Capture écran de la série Netflix Emiliy in Paris

La Parisienne : cette figure que les réseaux adorent (et adorent détester)

© Emily in Paris via Netflix

À l'occasion de la sortie de la saison 2 d'Emily in Paris, on fait le point sur « la Parisienne. » Des marques aux réseaux en passant par les films et séries, la Parisienne en boyfriend jean et stilettos est partout, surtout sur Instagram. Mais aujourd'hui, elle est aussi parodiée sur TikTok...

Alors qui est la Parisienne, cette figure qui assure des vues sur les réseaux sociaux ? Indice : on la reconnaît à son goût pour les fleurs fraîches et les citations littéraires, à sa silhouette chic et ses cheveux ébouriffés (mais pas trop), et à ses sempiternelles promenades, croissant en main, dans Saint-Germain-des-Prés.

« La Parisienne », entre représentation sublimée et bon filon marketing

Dans sa vidéo très synthétique intitulée « L’épidémie de la "French Girl" : romantiser Paris pour des vues » , la youtubeuse de la chaîne Produit Internet résume avec finesse le problème autour de cette figure aspirationnelle et fantasmée.
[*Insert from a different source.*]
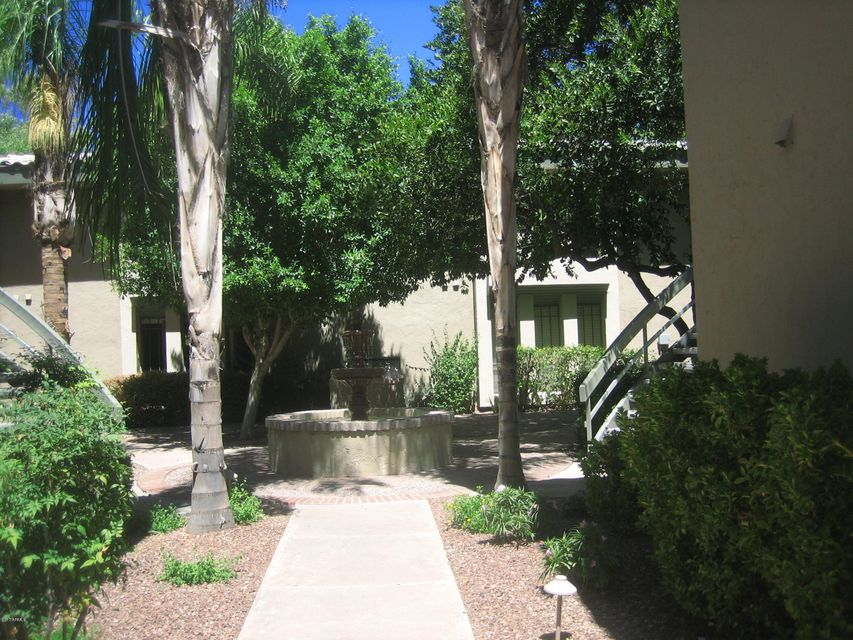 5211 N 24TH Street 202, Phoenix, AZ 85016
Au fil des années, celle qui s'est imposée comme archétype à succès, hantant les réseaux sociaux et récoltant les likes à la pelle, a romantisé à l'excès un Paris de fiction et commodifié la culture à son avantage. Et surtout, elle a consolidé un cahier des charges bien précis, pas vraiment inclusif...
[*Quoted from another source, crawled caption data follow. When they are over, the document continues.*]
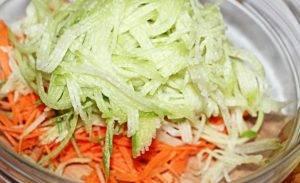 Салат из зеленой редьки с морковью - 0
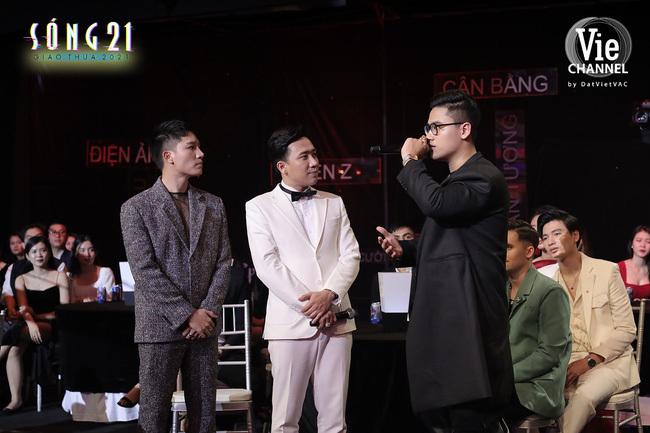"""Dàn All-Star Rap Việt đổ bộ """"Sóng 21"""", Rhymastic khiến trường quay kinh ngạc khi trả lời Trấn Thành về Ballad"""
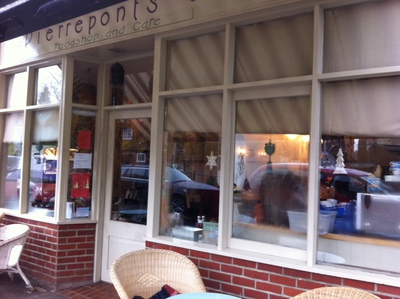 Pierreponts, Goring, Streatley, cafe, restaurant, cakes, lunch, coffee, Thames Path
Portrait robot de La Parisienne

La parisienne est en général une femme jeune au look naturel et « effortless » . Elle mixe les pièces « classiques » et « intemporelles » dont s'inspire la mouvance #lookingexpensive (avoir l'air riche). Pour laisser transparaitre la fraicheur de sa peau parfaite, elle porte peu de maquillage, et comme le rappelle Produit Internet, « se revendique écolo, romantique et spontanée. »
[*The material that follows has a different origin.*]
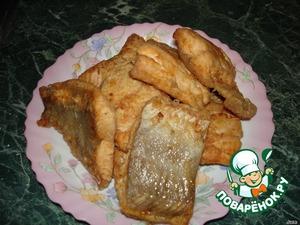 Выложить рыбу на тарелку. Масло оставить в сковороде.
Entre deux expos et excursions sur une Riviera très cottage core, elle garde la ligne en cavalant toute la journée dans un Paris transformé en musée. Invariablement issue d'un milieu bourgeois, elle se veut artiste et intello, embrassant une carrière de mannequin et / ou de photographe. (Point bonus si elle a déjà défilé pour son ami Jacquemus.) Sa photo fétiche sur Insta : un expresso, un croissant et la première édition d'un roman aux pages jaunies et écornées, savamment disposés à la table d'un bistrot, le tout accompagné d'une citation tirée d'un film de la Nouvelle Vague. Avec son « je ne sais quoi », souligne la youtubeuse, elle est « reconnue à l’international comme la quintessence de l'esprit parisien. » (Pensez it girls, pensez Jeanne Damas, Sabina Socol ou Camille Razat, la nouvelle génération des icônes sixties).

Les internets se rebiffent

La formule n'est pas nouvelle. En 2014, L'Obs décortiquait déjà la recette et quelques années plus tard Slate titrait avec fracas Il est temps d'en finir avec le mythe de la Parisienne. « Mon Paris à moi, celui que je côtoie depuis 28 ans, c’est aussi le Paris de femmes pluriethniques, de femmes trop maquillées, de femmes qui portent encore des épaulettes, de femmes qui puent Angel de Thierry Mugler, de femmes avec des permanentes ratées, de femmes qui ne sont pas forcément jolies et minces et de femmes qui se foutent d’avoir du Chanel dans leur placard. Bref, des femmes qui ne rentrent pas dans les cases étroites d’un stéréotype vendeur », écrivait alors Nathalie Dépret.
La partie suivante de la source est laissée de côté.